══ PAGE EXCERPT

# 2005 TCR Composites (full bike) in stock?



## AndrewL (Feb 5, 2003)

Wondering if anyone has actually seen or received a 2005 Giant TCR Composite (complete bike) yet?

I have seen several frames about, one even with full Ultegra 10 spd, but none of the actual stock spec bikes. I ordered one yesterday, but have been told to expect it in March! 

Has anybody been told sooner, or have actually seen one "in the flesh". I am hoping the LBS is sandbagging - a lot!

March is going to be a long time to wait for my first new bike in 15 years!

Andrew


----------



## shokhead1 (Jan 21, 2003)

Lots of them here in So Cal.


----------



## AndrewL (Feb 5, 2003)

*wow!*

That is encouraging. I am in AZ so hopefully it won't be long before we see them here....

Just to confirm, there are lots of complete bikes with the stock builds in So. Cal. i.e. all the components that Giant lists in their catalogue.

A



shokhead1 said:


> Lots of them here in So Cal.


----------



## shokhead1 (Jan 21, 2003)

AndrewL said:


> That is encouraging. I am in AZ so hopefully it won't be long before we see them here....
> 
> Just to confirm, there are lots of complete bikes with the stock builds in So. Cal. i.e. all the components that Giant lists in their catalogue.
> 
> A


Yep!!


----------



## gambo2166 (Oct 20, 2004)

We got our Ultegra 10 carbon TCRs in last week..


----------



## AndrewL (Feb 5, 2003)

*where are you?*



gambo2166 said:


> We got our Ultegra 10 carbon TCRs in last week..


Can I ask:
Where are you?
TCR1 or TCR2?

thanks
Andrew


----------



## gambo2166 (Oct 20, 2004)

Im in Santa Maria CA . TCRc2


----------



## bikerMT (Nov 6, 2004)

I live in Miami, and havn't been able to find a TCR 2 here or in Ft Lauderdale. 
I've been waiting for three months.


----------



## Kiwi Rider (Sep 27, 2002)

════

STATED PROBLEM A:
In the listing below, copy out the stretch from the line containing "I need bounding boxes for the tents" through the line containing "xmin=1325 ymin=342 xmax=1372 ymax=448", reproducing those lines as they stand.

══ DATASET RECORDS

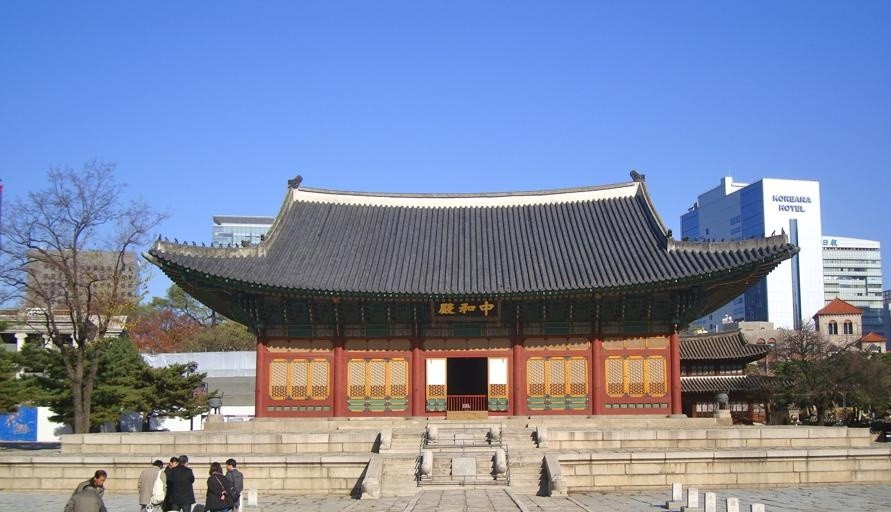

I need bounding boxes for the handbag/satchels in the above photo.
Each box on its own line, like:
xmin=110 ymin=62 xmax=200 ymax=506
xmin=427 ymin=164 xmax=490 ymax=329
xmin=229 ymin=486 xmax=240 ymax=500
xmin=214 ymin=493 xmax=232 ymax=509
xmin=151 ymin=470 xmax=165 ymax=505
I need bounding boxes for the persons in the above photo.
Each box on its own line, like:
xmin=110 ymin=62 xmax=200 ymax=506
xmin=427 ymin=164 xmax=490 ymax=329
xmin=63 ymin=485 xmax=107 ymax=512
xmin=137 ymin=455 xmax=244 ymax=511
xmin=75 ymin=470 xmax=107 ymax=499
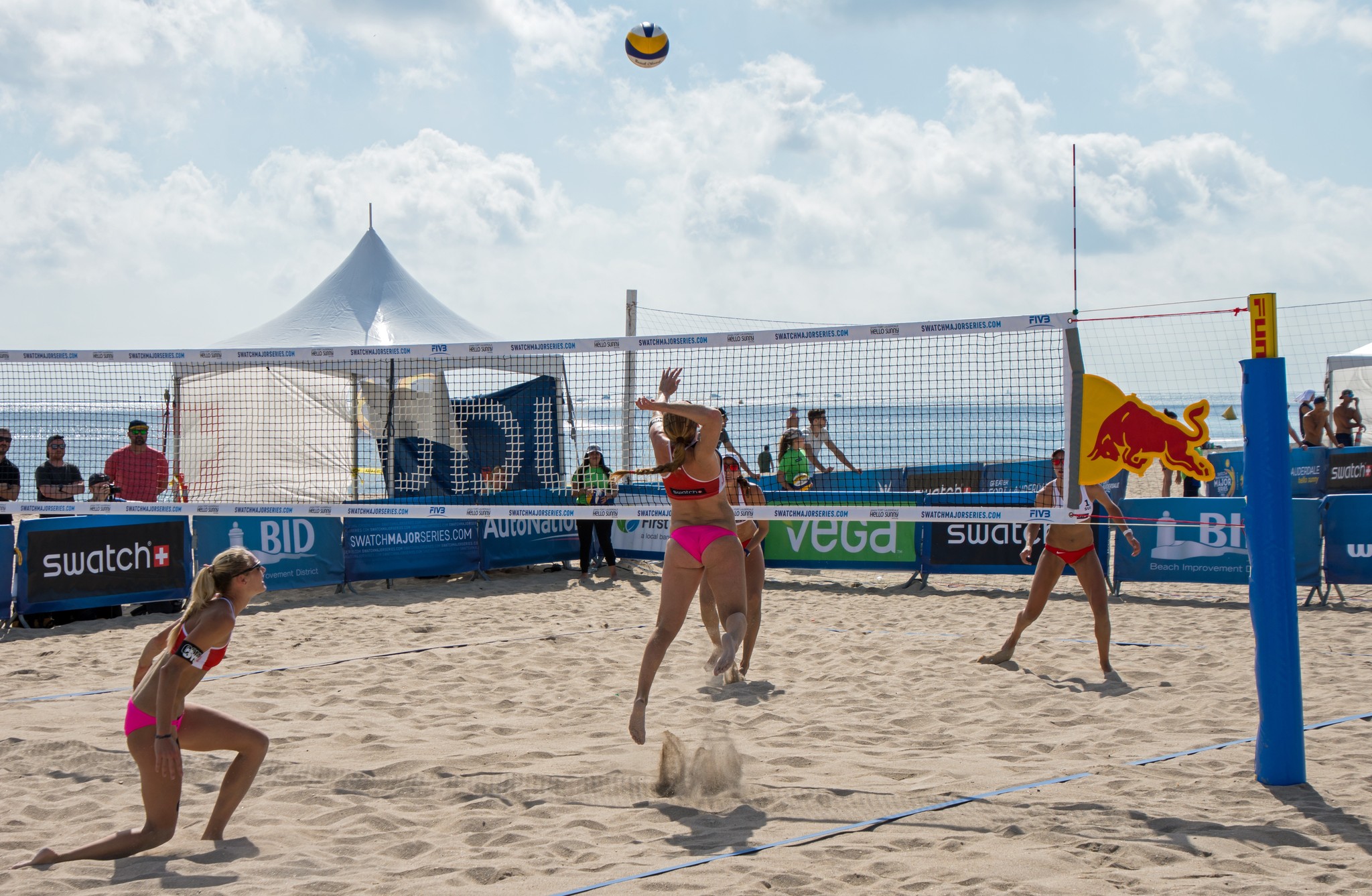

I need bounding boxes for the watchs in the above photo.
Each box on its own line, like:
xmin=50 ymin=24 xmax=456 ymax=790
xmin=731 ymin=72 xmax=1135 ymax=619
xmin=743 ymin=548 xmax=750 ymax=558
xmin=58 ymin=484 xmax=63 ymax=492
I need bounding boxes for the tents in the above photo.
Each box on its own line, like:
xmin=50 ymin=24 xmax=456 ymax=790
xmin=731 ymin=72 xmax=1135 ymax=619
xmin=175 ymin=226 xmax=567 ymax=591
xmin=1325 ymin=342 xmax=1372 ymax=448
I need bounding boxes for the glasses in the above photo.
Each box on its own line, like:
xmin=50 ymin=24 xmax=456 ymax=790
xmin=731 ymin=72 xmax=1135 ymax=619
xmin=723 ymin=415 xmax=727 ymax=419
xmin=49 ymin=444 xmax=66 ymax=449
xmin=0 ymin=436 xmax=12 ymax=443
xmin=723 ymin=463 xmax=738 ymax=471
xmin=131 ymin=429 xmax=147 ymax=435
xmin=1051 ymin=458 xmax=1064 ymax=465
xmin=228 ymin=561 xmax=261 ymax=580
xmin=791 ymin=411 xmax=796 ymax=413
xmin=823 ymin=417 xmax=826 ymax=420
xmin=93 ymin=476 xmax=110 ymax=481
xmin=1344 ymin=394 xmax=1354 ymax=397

════

STATED PROBLEM B:
Summarize the forum thread in three sentences.

WRITTEN RESPONSE A:
I need bounding boxes for the tents in the above photo.
Each box on its own line, like:
xmin=50 ymin=24 xmax=456 ymax=790
xmin=731 ymin=72 xmax=1135 ymax=619
xmin=175 ymin=226 xmax=567 ymax=591
xmin=1325 ymin=342 xmax=1372 ymax=448

WRITTEN RESPONSE B:
AndrewL asks whether anyone has seen or received a complete 2005 Giant TCR Composite, having ordered one and been told to expect it in March. shokhead1 confirms that many complete bikes with the stock builds are available in Southern California, and gambo2166 reports getting Ultegra 10 carbon TCRs, the TCRc2, in Santa Maria, California, the previous week. bikerMT, however, has been unable to find a TCR 2 in Miami or Fort Lauderdale after waiting three months.